Real life is a rich source of inspiration for many writers. Still, fiction shouldn’t be a mirror of reality. As Alex Steele writes in Writing Fiction, “Fiction demands better storytelling than real life.” Your job, then, is to find the compelling elements of the real life experience and to use the elements of craft to create shape, tension and momentum. Below are a few ideas you might try when fictionalizing from real life experience.
Take only two or three elements from the real life event or character that intrigues you. Let’s say you’ve been stunned by witnessing an outburst at a rehearsal dinner the night before a wedding and you see the potential for a story. Choose just a few elements that stand out to you as particularly interesting: the fresh black eye on the bride’s ex-boyfriend who crashed the dinner, the bridesmaids snickering behind their hands next to the shocked, tearful bride, and the bar tender coming from behind the bar to console the bride when no one else did. Fictionalize from there. That fresh black eye might be on the father of the bride instead of the ex-boyfriend. Perhaps the bride’s closest friend has barged in instead of an ex. The groom in your story might cower near the door when, in reality, the real groom missed out on the show because he was in the bathroom. Focusing on only a few details that were resonate for you will allow you to keep the spirit of the moment as you experienced it, but also free you up to fictionalize.

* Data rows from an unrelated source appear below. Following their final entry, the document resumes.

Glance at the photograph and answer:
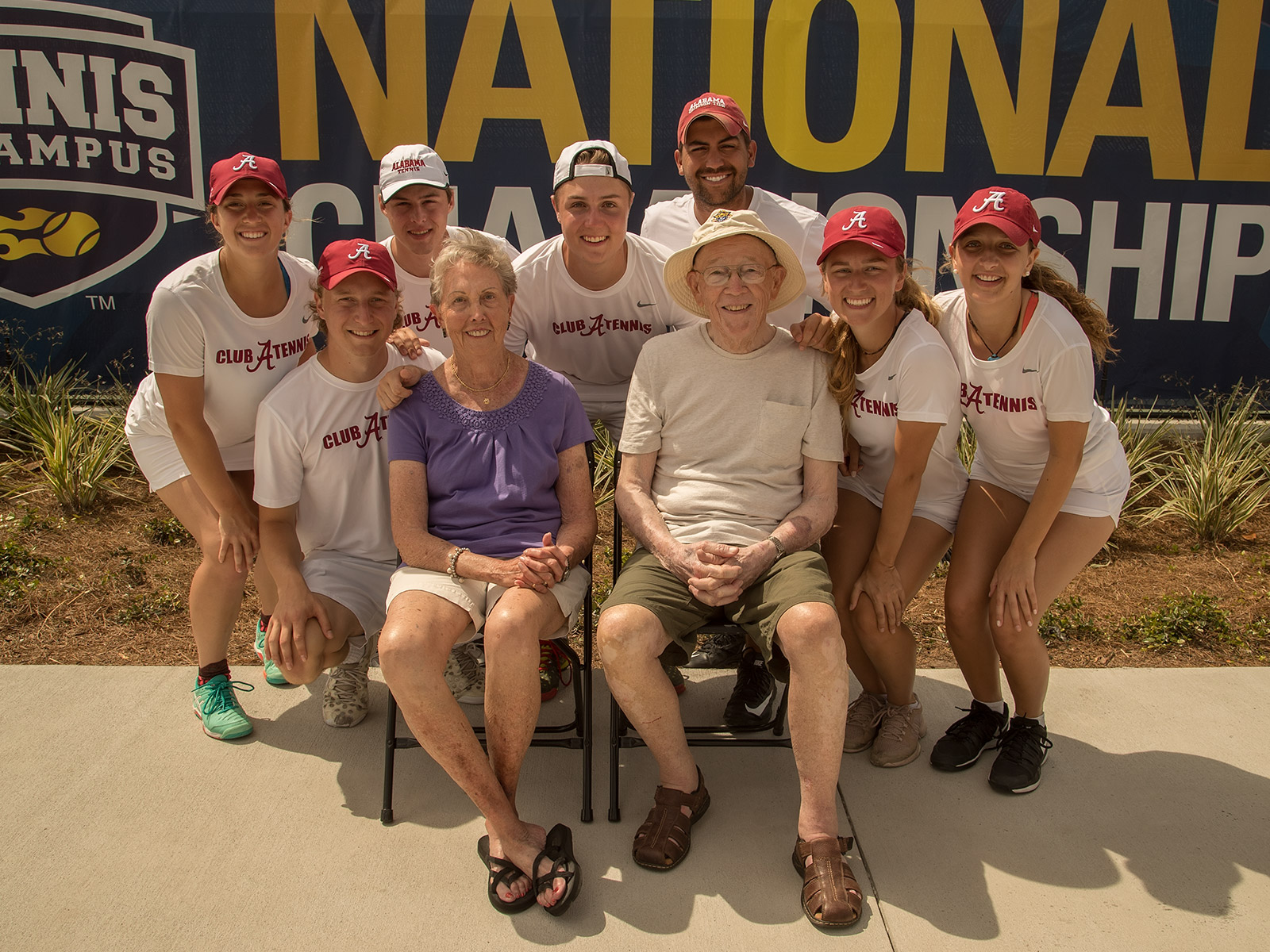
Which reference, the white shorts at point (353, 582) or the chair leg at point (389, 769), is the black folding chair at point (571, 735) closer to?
the chair leg at point (389, 769)

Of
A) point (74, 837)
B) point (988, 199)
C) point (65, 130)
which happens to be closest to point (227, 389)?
point (74, 837)

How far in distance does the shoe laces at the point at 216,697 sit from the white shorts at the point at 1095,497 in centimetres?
264

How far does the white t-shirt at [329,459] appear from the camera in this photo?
2.96 meters

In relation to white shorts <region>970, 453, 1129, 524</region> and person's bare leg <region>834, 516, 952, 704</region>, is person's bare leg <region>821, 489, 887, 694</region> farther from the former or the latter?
white shorts <region>970, 453, 1129, 524</region>

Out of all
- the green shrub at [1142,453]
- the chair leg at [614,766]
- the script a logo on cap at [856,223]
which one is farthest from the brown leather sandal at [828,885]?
the green shrub at [1142,453]

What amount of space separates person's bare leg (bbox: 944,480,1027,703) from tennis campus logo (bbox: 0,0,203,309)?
4.58 meters

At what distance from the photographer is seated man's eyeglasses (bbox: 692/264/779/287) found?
9.48 feet

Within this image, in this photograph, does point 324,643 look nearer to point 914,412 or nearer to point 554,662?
point 554,662

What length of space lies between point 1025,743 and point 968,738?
0.17 meters

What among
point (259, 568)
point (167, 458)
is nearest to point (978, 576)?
point (259, 568)

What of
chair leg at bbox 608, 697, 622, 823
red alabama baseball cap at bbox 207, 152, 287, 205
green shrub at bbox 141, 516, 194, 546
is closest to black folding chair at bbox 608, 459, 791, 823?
chair leg at bbox 608, 697, 622, 823

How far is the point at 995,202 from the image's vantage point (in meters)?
2.76

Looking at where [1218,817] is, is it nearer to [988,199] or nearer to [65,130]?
[988,199]

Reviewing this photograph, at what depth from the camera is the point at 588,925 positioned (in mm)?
2361
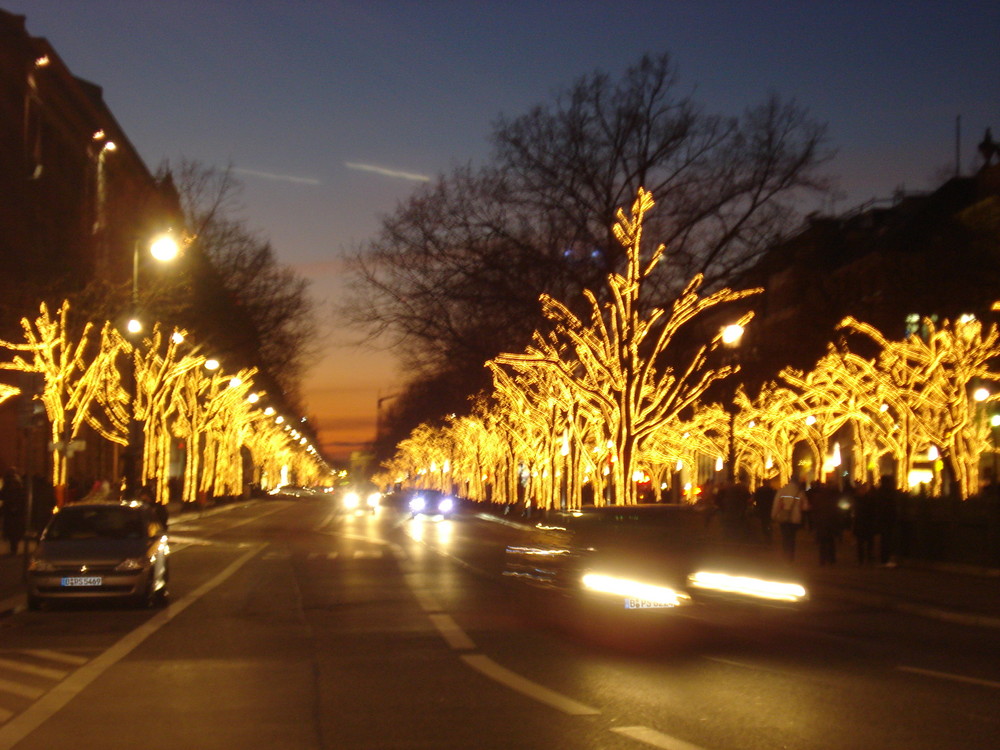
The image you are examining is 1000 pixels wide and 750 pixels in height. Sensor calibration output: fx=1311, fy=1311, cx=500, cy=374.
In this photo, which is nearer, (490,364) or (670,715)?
(670,715)

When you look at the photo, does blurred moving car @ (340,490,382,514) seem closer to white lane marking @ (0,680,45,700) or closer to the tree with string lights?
the tree with string lights

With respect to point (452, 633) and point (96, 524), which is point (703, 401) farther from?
point (452, 633)

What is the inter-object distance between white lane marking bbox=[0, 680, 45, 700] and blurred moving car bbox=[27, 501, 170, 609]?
676 centimetres

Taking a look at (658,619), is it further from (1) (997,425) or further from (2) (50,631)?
(1) (997,425)

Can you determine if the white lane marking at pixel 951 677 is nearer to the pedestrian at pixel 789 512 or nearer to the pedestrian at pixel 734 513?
the pedestrian at pixel 789 512

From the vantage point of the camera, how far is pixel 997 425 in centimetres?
4641

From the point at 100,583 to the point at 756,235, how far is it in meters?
24.3

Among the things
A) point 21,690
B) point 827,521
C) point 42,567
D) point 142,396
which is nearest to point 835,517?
point 827,521

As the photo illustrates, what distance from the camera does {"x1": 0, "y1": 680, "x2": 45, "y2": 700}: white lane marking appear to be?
11.3 m

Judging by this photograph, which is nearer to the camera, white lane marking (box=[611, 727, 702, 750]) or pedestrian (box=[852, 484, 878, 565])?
white lane marking (box=[611, 727, 702, 750])

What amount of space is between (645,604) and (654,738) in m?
5.26

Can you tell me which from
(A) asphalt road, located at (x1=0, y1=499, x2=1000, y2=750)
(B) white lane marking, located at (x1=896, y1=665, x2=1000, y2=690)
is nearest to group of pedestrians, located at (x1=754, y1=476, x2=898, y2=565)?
(A) asphalt road, located at (x1=0, y1=499, x2=1000, y2=750)

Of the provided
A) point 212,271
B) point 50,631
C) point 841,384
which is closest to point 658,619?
point 50,631

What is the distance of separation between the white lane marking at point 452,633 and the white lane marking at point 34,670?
413 centimetres
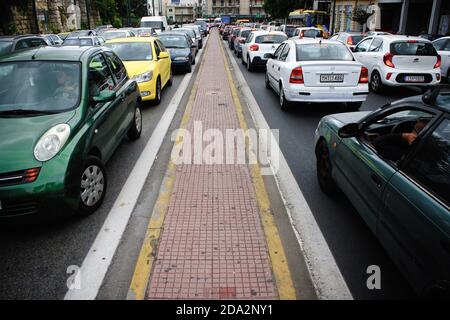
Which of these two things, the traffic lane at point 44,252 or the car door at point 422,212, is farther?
the traffic lane at point 44,252

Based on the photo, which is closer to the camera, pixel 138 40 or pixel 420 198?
pixel 420 198

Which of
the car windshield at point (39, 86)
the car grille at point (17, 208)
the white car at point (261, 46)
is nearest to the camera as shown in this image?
the car grille at point (17, 208)

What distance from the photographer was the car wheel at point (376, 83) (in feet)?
39.2

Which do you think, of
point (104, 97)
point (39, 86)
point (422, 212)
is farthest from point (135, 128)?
point (422, 212)

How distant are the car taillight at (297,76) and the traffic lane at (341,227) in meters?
0.89

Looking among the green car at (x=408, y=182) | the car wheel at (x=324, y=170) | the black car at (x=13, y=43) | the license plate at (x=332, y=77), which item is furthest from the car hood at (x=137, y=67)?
the green car at (x=408, y=182)

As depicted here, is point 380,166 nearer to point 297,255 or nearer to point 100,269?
point 297,255

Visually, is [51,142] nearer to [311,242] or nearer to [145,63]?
[311,242]

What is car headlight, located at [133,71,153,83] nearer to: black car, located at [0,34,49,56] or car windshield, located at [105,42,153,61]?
car windshield, located at [105,42,153,61]

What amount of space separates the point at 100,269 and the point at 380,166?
102 inches

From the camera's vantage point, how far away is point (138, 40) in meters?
11.2

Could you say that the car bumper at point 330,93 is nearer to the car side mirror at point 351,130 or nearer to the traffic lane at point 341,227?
the traffic lane at point 341,227

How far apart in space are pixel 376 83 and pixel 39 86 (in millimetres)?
10112
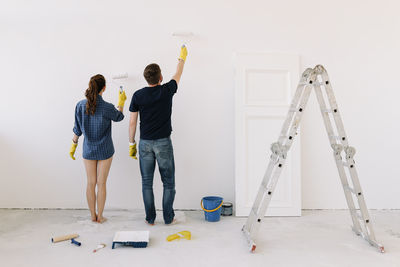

You might stay closer to the real life event and let the action in your fiction unfold similarly, but fictionalize more deeply in characterization. You may have witnessed that outburst at the rehearsal dinner as a close friend of the bride. You could imagine that scene from the perspective of someone else—either real or imagined. This will require character development. The act of burrowing into a new perspective will help you craft an individual character, one separate from what you may know about the real person it is based on. Don’t be shy about taking liberties here. If you try to stay true to the real person, you’ll take away your freedom to flesh out the perspective and character in a meaningful way.
You might take the witnessed moment and situate it within a larger story. That moment of the rehearsal dinner might compliment a story of a man disenchanted with his bachelorhood and trying to make a current relationship more meaningful and important than it really is to him. How that character processes what he observes at the dinner can have a profound impact on how he thinks about—and acts on—his own current affairs.
Life can offer up some wonderful moments, characters, and details for fiction. It’s important to not feel beholden to real life, though. Give yourself the freedom to invent, so that real life experiences do not hinder your work, but rather support and inform it.